US containerized imports in August increased 1.4 percent over July and 5.6 percent compared to August 2016, setting a new monthly record, according to the Global Port Tracker published monthly by the NRF and Hackett Associates. When September’s numbers are in, the publication anticipates an increase of 3.7 percent compared to September 2016. October’s imports are projected to be up 2.8 percent from October 2016 and, while somewhat lower than the August number, October imports will be one of the highest in the past 17 years.

The NRF said strong consumer demand will result in calendar year 2017 retail sales increasing between 3.2 and 3.8 percent over 2016. Holiday sales this season will be 3.6 and 4 percent higher than last year. “Consumers are buying more, and everybody from dockworkers to truck drivers is trying to keep up. We hope this is a sign of a strong holiday season for retailers, shoppers and our nation’s economy,” said Jonathan Gold, NRF’s vice president for supply chain and customs policy.

Despite record import volumes, spot rates from China to the US during the July-October peak-shipping season have actually gone down. “The Shanghai Containerized Freight Index has  fallen by 20 percent since the end of June, and is now in line with last year’s levels,” reflecting gross capacity growth, according to a Sept. 29 analysis of the financial performance of Maersk Line, the world’s largest container line, by Jeffries.

Jeffries said the outlook for the liner industry in the fourth quarter is “relatively uncertain.” Global growth in the container shipping industry’s capacity in the fourth quarter will be 4 percent,while demand will diminish somewhat in November and December in the normal post-holiday lull. Imports from Asia will come under further pressure because China is expected to continue closing dozens of factories in order to reduce air pollution.

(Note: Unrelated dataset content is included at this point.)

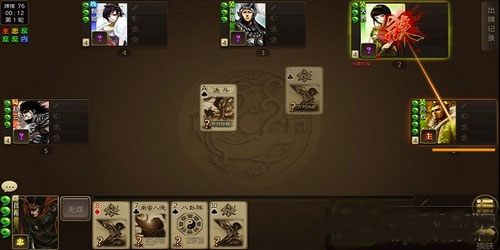三國殺ol互通版騰訊版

On the other hand, US imports from Asia for the rest of the year will be about what is expected as the peak season winds down, said Eytan Buchman, vice president of marketing at Freightos. “Based on demand we’re seeing on the Freightos Marketplace, we do anticipate that shipping volumes will stay fairly consistent, preventing rates from dropping too much further,” he said.

Global Port Tracker projects that US containerized imports in November will drop 1.7 percent year-over-year but December’s imports will be up 1.3 percent.

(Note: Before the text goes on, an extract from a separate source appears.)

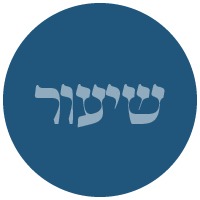 A shiur by Rabbi Moshe New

The freight rate outlook early next year when carriers and their customers hold service contract negotiations in the March-May contracting period in the eastbound Pacific should be less chaotic than it was this past spring. Carriers and BCOs were in the throes of the April 1 global restructuring of the vessel-sharing alliances, which were reduced from four smaller alliances to three larger ones. “Unlike contract negotiations in 2016, new alliance formation, carrier consolidation and lessons learned from the second half of 2016 may help carriers bolster rates,” Buchman said.

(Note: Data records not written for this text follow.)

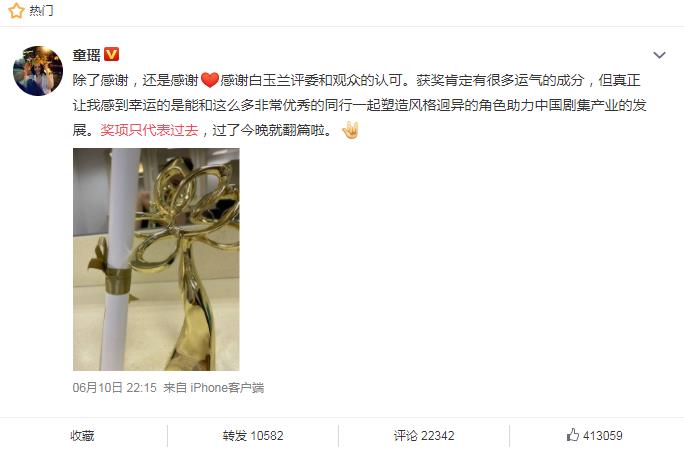 ͯ������ʷ��������ô���� ��Ϊʲô����Ĭ��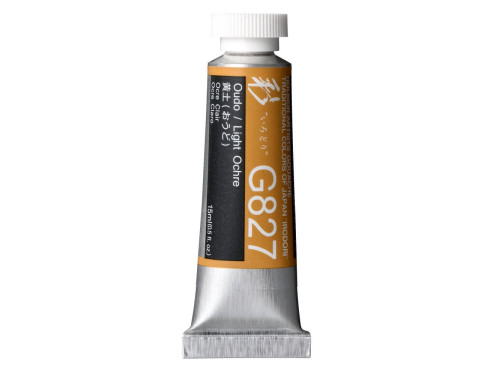 Gwasz Artists’ Gouache Irodori - Holbein - Light Ochre, 15 ml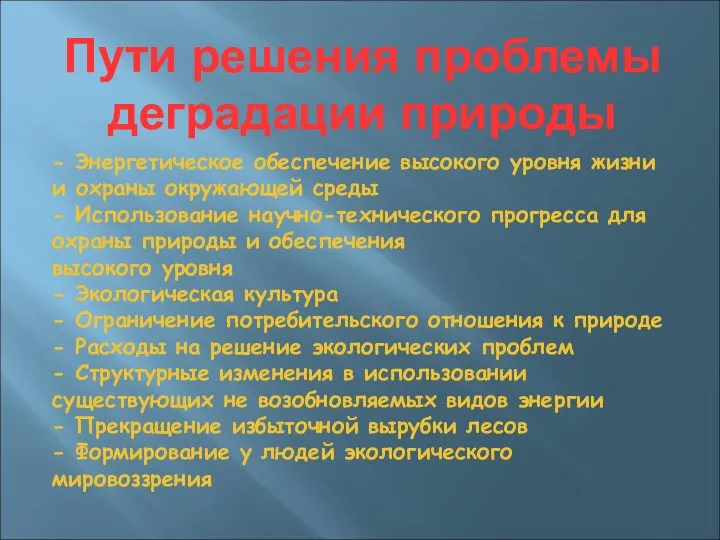 Пути решения проблемы деградации природы - Энергетическое обеспечение высокого уровня жизни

Continued growth in global capacity, though, could limit carriers’ ability to negotiate significantly higher service contract rates in the eastbound Pacific next spring. Jeffries noted that capacity in the fourth quarter will increase 2.2 percent, with additional vessel deliveries scheduled for early 2018. Supply and demand balance will therefore be affected largely by how much capacity carriers idle during the slack winter months. Jeffries cited an Alphaliner report that stated idle capacity should increase from 1.7 percent today to 6 to 7 percent in January,  if carriers hope to match underlying demand growth of 4 percent in the first half of 2018.

US import volumes in January and February will be compared to the 2017 Chinese New Year, which was earlier than usual. That resulted in strong import growth in January ahead of the closing of factories in Asia for the celebrations, and then a drop in imports in February when factories were closed for part of the month. With a later lunar New Year in 2018, Global Port  Tracker projects that imports in January will decline by 2 percent compared to January 2017, while February imports will increase 10 percent year over year.